EXTRACT:
Letter from London - New Year 2026

January 5, 2026
Company News

The year that is just underway will be a pivotal twelve months in UK politics. By the time it comes to an end we shall be at - and perhaps beyond - the halfway mark of this parliament. The recent trend towards the breaking down of the UK party system as we have known it for a century will either have been reversed - or else, firmly entrenched.

UK politics – not unlike its economy - is in a something of a doom loop. The narrative of ‘broken Britain’ used by Rachel Reeves when she first arrived at the Treasury and more recently by despondent Tories, echoing the dismay and anger of their dwindling band of supporters about the state of the country they have governed for all bar eighteen months of the last decade-and-a half, will continue to play directly into the hands of populist movements. This has been epitomised by Reform UK, which has now led every national opinion poll for ten months.

Reform UK’s leader Nigel Farage remains the only top flight national politician fully to appreciate how the rules of electoral engagement are rapidly changing with the dominance of social media; watch his slick ‘smash and grab’ campaigns, as he and his party move on without trace from one newsworthy sensation to the next.  Whilst self-regarding TV presenters and political journalists obsess over trivialities in parliament, the opinions of media celebrities and stories covered in the national newspapers, Reform UK steadfastly refuses to be intimidated or intermediated by what middle-aged and older voters understand as the mainstream media. The new insurgents - and in this I include Zack Polanski (real name David Paulden) of the Green Party - adopt a style that reflects well the limited attention span that plagues much of the younger electorate in our modern, fragmented digital networking era.

SOURCE MATERIAL:
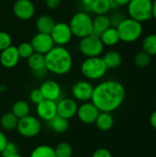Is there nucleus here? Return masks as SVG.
<instances>
[{"mask_svg":"<svg viewBox=\"0 0 156 157\" xmlns=\"http://www.w3.org/2000/svg\"><path fill=\"white\" fill-rule=\"evenodd\" d=\"M78 49L86 58L98 57L104 51V44L99 37L91 34L80 39Z\"/></svg>","mask_w":156,"mask_h":157,"instance_id":"nucleus-7","label":"nucleus"},{"mask_svg":"<svg viewBox=\"0 0 156 157\" xmlns=\"http://www.w3.org/2000/svg\"><path fill=\"white\" fill-rule=\"evenodd\" d=\"M99 38L102 43L104 44V46H115L120 40L118 30L114 27L108 28L106 31H104L99 36Z\"/></svg>","mask_w":156,"mask_h":157,"instance_id":"nucleus-21","label":"nucleus"},{"mask_svg":"<svg viewBox=\"0 0 156 157\" xmlns=\"http://www.w3.org/2000/svg\"><path fill=\"white\" fill-rule=\"evenodd\" d=\"M153 17L156 19V0L153 1Z\"/></svg>","mask_w":156,"mask_h":157,"instance_id":"nucleus-41","label":"nucleus"},{"mask_svg":"<svg viewBox=\"0 0 156 157\" xmlns=\"http://www.w3.org/2000/svg\"><path fill=\"white\" fill-rule=\"evenodd\" d=\"M45 67L48 72L63 75L68 74L73 66V57L63 46H54L45 55Z\"/></svg>","mask_w":156,"mask_h":157,"instance_id":"nucleus-2","label":"nucleus"},{"mask_svg":"<svg viewBox=\"0 0 156 157\" xmlns=\"http://www.w3.org/2000/svg\"><path fill=\"white\" fill-rule=\"evenodd\" d=\"M3 90H4V87L0 85V96H1V94H2V92H3Z\"/></svg>","mask_w":156,"mask_h":157,"instance_id":"nucleus-44","label":"nucleus"},{"mask_svg":"<svg viewBox=\"0 0 156 157\" xmlns=\"http://www.w3.org/2000/svg\"><path fill=\"white\" fill-rule=\"evenodd\" d=\"M108 69H115L120 66L122 63V57L120 52L116 51H109L102 57Z\"/></svg>","mask_w":156,"mask_h":157,"instance_id":"nucleus-22","label":"nucleus"},{"mask_svg":"<svg viewBox=\"0 0 156 157\" xmlns=\"http://www.w3.org/2000/svg\"><path fill=\"white\" fill-rule=\"evenodd\" d=\"M93 1H94V0H82V3H83L84 6L90 7V6H91V4L93 3Z\"/></svg>","mask_w":156,"mask_h":157,"instance_id":"nucleus-42","label":"nucleus"},{"mask_svg":"<svg viewBox=\"0 0 156 157\" xmlns=\"http://www.w3.org/2000/svg\"><path fill=\"white\" fill-rule=\"evenodd\" d=\"M50 128L56 133H63L69 129V121L59 115H56L53 119L48 121Z\"/></svg>","mask_w":156,"mask_h":157,"instance_id":"nucleus-24","label":"nucleus"},{"mask_svg":"<svg viewBox=\"0 0 156 157\" xmlns=\"http://www.w3.org/2000/svg\"><path fill=\"white\" fill-rule=\"evenodd\" d=\"M143 51L149 55H156V34L147 35L143 41Z\"/></svg>","mask_w":156,"mask_h":157,"instance_id":"nucleus-29","label":"nucleus"},{"mask_svg":"<svg viewBox=\"0 0 156 157\" xmlns=\"http://www.w3.org/2000/svg\"><path fill=\"white\" fill-rule=\"evenodd\" d=\"M29 105L24 101V100H18L16 101L13 106H12V113L18 119H21L23 117H26L28 115H29Z\"/></svg>","mask_w":156,"mask_h":157,"instance_id":"nucleus-27","label":"nucleus"},{"mask_svg":"<svg viewBox=\"0 0 156 157\" xmlns=\"http://www.w3.org/2000/svg\"><path fill=\"white\" fill-rule=\"evenodd\" d=\"M131 0H111L112 6H127Z\"/></svg>","mask_w":156,"mask_h":157,"instance_id":"nucleus-39","label":"nucleus"},{"mask_svg":"<svg viewBox=\"0 0 156 157\" xmlns=\"http://www.w3.org/2000/svg\"><path fill=\"white\" fill-rule=\"evenodd\" d=\"M28 65L38 77H43L48 72L45 67V57L43 54L34 52L28 59Z\"/></svg>","mask_w":156,"mask_h":157,"instance_id":"nucleus-18","label":"nucleus"},{"mask_svg":"<svg viewBox=\"0 0 156 157\" xmlns=\"http://www.w3.org/2000/svg\"><path fill=\"white\" fill-rule=\"evenodd\" d=\"M100 111L98 109L89 101L83 102L77 109L76 115L80 121L85 124H92L95 123L97 116L99 115Z\"/></svg>","mask_w":156,"mask_h":157,"instance_id":"nucleus-11","label":"nucleus"},{"mask_svg":"<svg viewBox=\"0 0 156 157\" xmlns=\"http://www.w3.org/2000/svg\"><path fill=\"white\" fill-rule=\"evenodd\" d=\"M150 123H151L152 127L154 128L156 130V110H154V111L152 113V115H151V117H150Z\"/></svg>","mask_w":156,"mask_h":157,"instance_id":"nucleus-40","label":"nucleus"},{"mask_svg":"<svg viewBox=\"0 0 156 157\" xmlns=\"http://www.w3.org/2000/svg\"><path fill=\"white\" fill-rule=\"evenodd\" d=\"M108 68L101 57L86 58L81 64V72L88 80H98L104 77Z\"/></svg>","mask_w":156,"mask_h":157,"instance_id":"nucleus-5","label":"nucleus"},{"mask_svg":"<svg viewBox=\"0 0 156 157\" xmlns=\"http://www.w3.org/2000/svg\"><path fill=\"white\" fill-rule=\"evenodd\" d=\"M77 103L73 98H63L57 102V115L70 120L77 112Z\"/></svg>","mask_w":156,"mask_h":157,"instance_id":"nucleus-16","label":"nucleus"},{"mask_svg":"<svg viewBox=\"0 0 156 157\" xmlns=\"http://www.w3.org/2000/svg\"><path fill=\"white\" fill-rule=\"evenodd\" d=\"M50 35L54 44L57 46H64L65 44L69 43L74 36L69 24L65 22L55 23Z\"/></svg>","mask_w":156,"mask_h":157,"instance_id":"nucleus-9","label":"nucleus"},{"mask_svg":"<svg viewBox=\"0 0 156 157\" xmlns=\"http://www.w3.org/2000/svg\"><path fill=\"white\" fill-rule=\"evenodd\" d=\"M111 19L107 15H97L93 18V35L99 37L104 31L111 27Z\"/></svg>","mask_w":156,"mask_h":157,"instance_id":"nucleus-19","label":"nucleus"},{"mask_svg":"<svg viewBox=\"0 0 156 157\" xmlns=\"http://www.w3.org/2000/svg\"><path fill=\"white\" fill-rule=\"evenodd\" d=\"M12 45V38L6 31H0V52Z\"/></svg>","mask_w":156,"mask_h":157,"instance_id":"nucleus-33","label":"nucleus"},{"mask_svg":"<svg viewBox=\"0 0 156 157\" xmlns=\"http://www.w3.org/2000/svg\"><path fill=\"white\" fill-rule=\"evenodd\" d=\"M29 157H56L54 148L50 145L41 144L35 147L30 153Z\"/></svg>","mask_w":156,"mask_h":157,"instance_id":"nucleus-28","label":"nucleus"},{"mask_svg":"<svg viewBox=\"0 0 156 157\" xmlns=\"http://www.w3.org/2000/svg\"><path fill=\"white\" fill-rule=\"evenodd\" d=\"M5 157H22L18 153L17 154H14V155H8V156H5Z\"/></svg>","mask_w":156,"mask_h":157,"instance_id":"nucleus-43","label":"nucleus"},{"mask_svg":"<svg viewBox=\"0 0 156 157\" xmlns=\"http://www.w3.org/2000/svg\"><path fill=\"white\" fill-rule=\"evenodd\" d=\"M13 13L21 20H29L35 15V6L30 0H17L13 5Z\"/></svg>","mask_w":156,"mask_h":157,"instance_id":"nucleus-13","label":"nucleus"},{"mask_svg":"<svg viewBox=\"0 0 156 157\" xmlns=\"http://www.w3.org/2000/svg\"><path fill=\"white\" fill-rule=\"evenodd\" d=\"M98 130L102 132H108L109 131L114 124L113 117L108 112H100L97 116L96 121H95Z\"/></svg>","mask_w":156,"mask_h":157,"instance_id":"nucleus-23","label":"nucleus"},{"mask_svg":"<svg viewBox=\"0 0 156 157\" xmlns=\"http://www.w3.org/2000/svg\"><path fill=\"white\" fill-rule=\"evenodd\" d=\"M62 0H45V4L50 9H56L60 6Z\"/></svg>","mask_w":156,"mask_h":157,"instance_id":"nucleus-37","label":"nucleus"},{"mask_svg":"<svg viewBox=\"0 0 156 157\" xmlns=\"http://www.w3.org/2000/svg\"><path fill=\"white\" fill-rule=\"evenodd\" d=\"M40 90L44 99L52 100L56 102L59 100L62 94V89L60 85L56 81L51 79H48L42 82V84L40 86Z\"/></svg>","mask_w":156,"mask_h":157,"instance_id":"nucleus-15","label":"nucleus"},{"mask_svg":"<svg viewBox=\"0 0 156 157\" xmlns=\"http://www.w3.org/2000/svg\"><path fill=\"white\" fill-rule=\"evenodd\" d=\"M126 91L123 85L115 80L99 83L94 87L91 102L100 112H113L123 103Z\"/></svg>","mask_w":156,"mask_h":157,"instance_id":"nucleus-1","label":"nucleus"},{"mask_svg":"<svg viewBox=\"0 0 156 157\" xmlns=\"http://www.w3.org/2000/svg\"><path fill=\"white\" fill-rule=\"evenodd\" d=\"M152 1H154V0H152Z\"/></svg>","mask_w":156,"mask_h":157,"instance_id":"nucleus-45","label":"nucleus"},{"mask_svg":"<svg viewBox=\"0 0 156 157\" xmlns=\"http://www.w3.org/2000/svg\"><path fill=\"white\" fill-rule=\"evenodd\" d=\"M7 142H8V140H7L6 134L3 132L0 131V154L4 150V148H5L6 144H7Z\"/></svg>","mask_w":156,"mask_h":157,"instance_id":"nucleus-38","label":"nucleus"},{"mask_svg":"<svg viewBox=\"0 0 156 157\" xmlns=\"http://www.w3.org/2000/svg\"><path fill=\"white\" fill-rule=\"evenodd\" d=\"M117 30L120 40L124 42H133L140 39L143 34V25L141 22L131 18H123L118 25Z\"/></svg>","mask_w":156,"mask_h":157,"instance_id":"nucleus-3","label":"nucleus"},{"mask_svg":"<svg viewBox=\"0 0 156 157\" xmlns=\"http://www.w3.org/2000/svg\"><path fill=\"white\" fill-rule=\"evenodd\" d=\"M18 123V118H17L12 112H6L0 118V126L5 131H13L17 129Z\"/></svg>","mask_w":156,"mask_h":157,"instance_id":"nucleus-26","label":"nucleus"},{"mask_svg":"<svg viewBox=\"0 0 156 157\" xmlns=\"http://www.w3.org/2000/svg\"><path fill=\"white\" fill-rule=\"evenodd\" d=\"M112 7L111 0H94L89 8L97 15H107Z\"/></svg>","mask_w":156,"mask_h":157,"instance_id":"nucleus-25","label":"nucleus"},{"mask_svg":"<svg viewBox=\"0 0 156 157\" xmlns=\"http://www.w3.org/2000/svg\"><path fill=\"white\" fill-rule=\"evenodd\" d=\"M54 153L56 157H72L73 147L70 144L63 142L57 144L54 148Z\"/></svg>","mask_w":156,"mask_h":157,"instance_id":"nucleus-30","label":"nucleus"},{"mask_svg":"<svg viewBox=\"0 0 156 157\" xmlns=\"http://www.w3.org/2000/svg\"><path fill=\"white\" fill-rule=\"evenodd\" d=\"M92 157H113L112 156V154L110 153L109 150L106 149V148H99V149H97L93 155Z\"/></svg>","mask_w":156,"mask_h":157,"instance_id":"nucleus-36","label":"nucleus"},{"mask_svg":"<svg viewBox=\"0 0 156 157\" xmlns=\"http://www.w3.org/2000/svg\"><path fill=\"white\" fill-rule=\"evenodd\" d=\"M38 117L45 121H50L57 115V102L48 99H43L36 107Z\"/></svg>","mask_w":156,"mask_h":157,"instance_id":"nucleus-14","label":"nucleus"},{"mask_svg":"<svg viewBox=\"0 0 156 157\" xmlns=\"http://www.w3.org/2000/svg\"><path fill=\"white\" fill-rule=\"evenodd\" d=\"M69 27L74 37L82 39L93 33V18L86 12H78L72 17Z\"/></svg>","mask_w":156,"mask_h":157,"instance_id":"nucleus-4","label":"nucleus"},{"mask_svg":"<svg viewBox=\"0 0 156 157\" xmlns=\"http://www.w3.org/2000/svg\"><path fill=\"white\" fill-rule=\"evenodd\" d=\"M18 133L25 138H32L37 136L41 131V123L40 120L34 116L28 115L18 119L17 126Z\"/></svg>","mask_w":156,"mask_h":157,"instance_id":"nucleus-8","label":"nucleus"},{"mask_svg":"<svg viewBox=\"0 0 156 157\" xmlns=\"http://www.w3.org/2000/svg\"><path fill=\"white\" fill-rule=\"evenodd\" d=\"M0 157H2V156H0Z\"/></svg>","mask_w":156,"mask_h":157,"instance_id":"nucleus-46","label":"nucleus"},{"mask_svg":"<svg viewBox=\"0 0 156 157\" xmlns=\"http://www.w3.org/2000/svg\"><path fill=\"white\" fill-rule=\"evenodd\" d=\"M127 6L130 17L141 23L153 18L152 0H131Z\"/></svg>","mask_w":156,"mask_h":157,"instance_id":"nucleus-6","label":"nucleus"},{"mask_svg":"<svg viewBox=\"0 0 156 157\" xmlns=\"http://www.w3.org/2000/svg\"><path fill=\"white\" fill-rule=\"evenodd\" d=\"M17 153H18V152H17V146L16 145V144L13 142H7L4 150L1 153V155H2V157L8 156V155H14Z\"/></svg>","mask_w":156,"mask_h":157,"instance_id":"nucleus-34","label":"nucleus"},{"mask_svg":"<svg viewBox=\"0 0 156 157\" xmlns=\"http://www.w3.org/2000/svg\"><path fill=\"white\" fill-rule=\"evenodd\" d=\"M29 98H30L31 102L36 104V105L39 104L40 101H42L44 99L40 88H35V89L31 90V92L29 94Z\"/></svg>","mask_w":156,"mask_h":157,"instance_id":"nucleus-35","label":"nucleus"},{"mask_svg":"<svg viewBox=\"0 0 156 157\" xmlns=\"http://www.w3.org/2000/svg\"><path fill=\"white\" fill-rule=\"evenodd\" d=\"M93 90L94 86L90 82L80 80L74 83L72 86V95L74 99L81 102H86L91 100Z\"/></svg>","mask_w":156,"mask_h":157,"instance_id":"nucleus-12","label":"nucleus"},{"mask_svg":"<svg viewBox=\"0 0 156 157\" xmlns=\"http://www.w3.org/2000/svg\"><path fill=\"white\" fill-rule=\"evenodd\" d=\"M20 56L16 46L11 45L0 52V63L5 68L10 69L15 67L19 62Z\"/></svg>","mask_w":156,"mask_h":157,"instance_id":"nucleus-17","label":"nucleus"},{"mask_svg":"<svg viewBox=\"0 0 156 157\" xmlns=\"http://www.w3.org/2000/svg\"><path fill=\"white\" fill-rule=\"evenodd\" d=\"M150 63H151V55H149L144 51L139 52L134 56V63L140 68L147 67Z\"/></svg>","mask_w":156,"mask_h":157,"instance_id":"nucleus-31","label":"nucleus"},{"mask_svg":"<svg viewBox=\"0 0 156 157\" xmlns=\"http://www.w3.org/2000/svg\"><path fill=\"white\" fill-rule=\"evenodd\" d=\"M17 48L20 58L28 59L30 55H32L34 53V50H33L30 42H22Z\"/></svg>","mask_w":156,"mask_h":157,"instance_id":"nucleus-32","label":"nucleus"},{"mask_svg":"<svg viewBox=\"0 0 156 157\" xmlns=\"http://www.w3.org/2000/svg\"><path fill=\"white\" fill-rule=\"evenodd\" d=\"M55 25L54 19L48 15H41L36 20V29L38 32L51 34Z\"/></svg>","mask_w":156,"mask_h":157,"instance_id":"nucleus-20","label":"nucleus"},{"mask_svg":"<svg viewBox=\"0 0 156 157\" xmlns=\"http://www.w3.org/2000/svg\"><path fill=\"white\" fill-rule=\"evenodd\" d=\"M30 44L32 45L34 52H38L43 55H45L55 46L50 34L40 32H38L33 36Z\"/></svg>","mask_w":156,"mask_h":157,"instance_id":"nucleus-10","label":"nucleus"}]
</instances>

SET OF TASKS:
a - According to the letter from London, for how long has Reform UK led every national opinion poll?
b - Please write the next part of the letter from London, starting right after its final sentence.

OUTPUTS:
a - Ten months.

b -
There is some real desperation on the part of the legacy party leaders in their recent assertions that ‘Farage has peaked too soon’ or claims after narrow misses in six-party by-elections for the Scottish Parliament and Welsh senate that ‘Reform’s support has hit a ceiling’.  Few voters seem to care much about ‘revelations’ of racism during his school days almost half a century ago despite weeks of breathless coverage in The Guardian and on the BBC.  In a similar vein other leftist commentators try to reassure themselves and their readers, viewers or listeners that come election day British voters have historically been too discerning - and frankly sensible - to be taken in by the antics of an attention-seeking, grievance-stoking populist.   Yet Farage has been a fixture on the political scene for over 25 years now. In stark contrast to his persistent detractors he never, ever talks down to working class Britons nor disdains their instincts, values or what his opponents would self-righteously call their prejudices.  As a result, this public school educated, former City of London trader has been able to position himself successfully as an authentic, anti-establishment figure. Since his election to the UK parliament in July 2024, at the eighth time of asking, he has been the figurehead of Reform UK’s remorseless political advance, which continues week on week with local electoral victories in every corner of Great Britain and courtesy of defections from other political parties.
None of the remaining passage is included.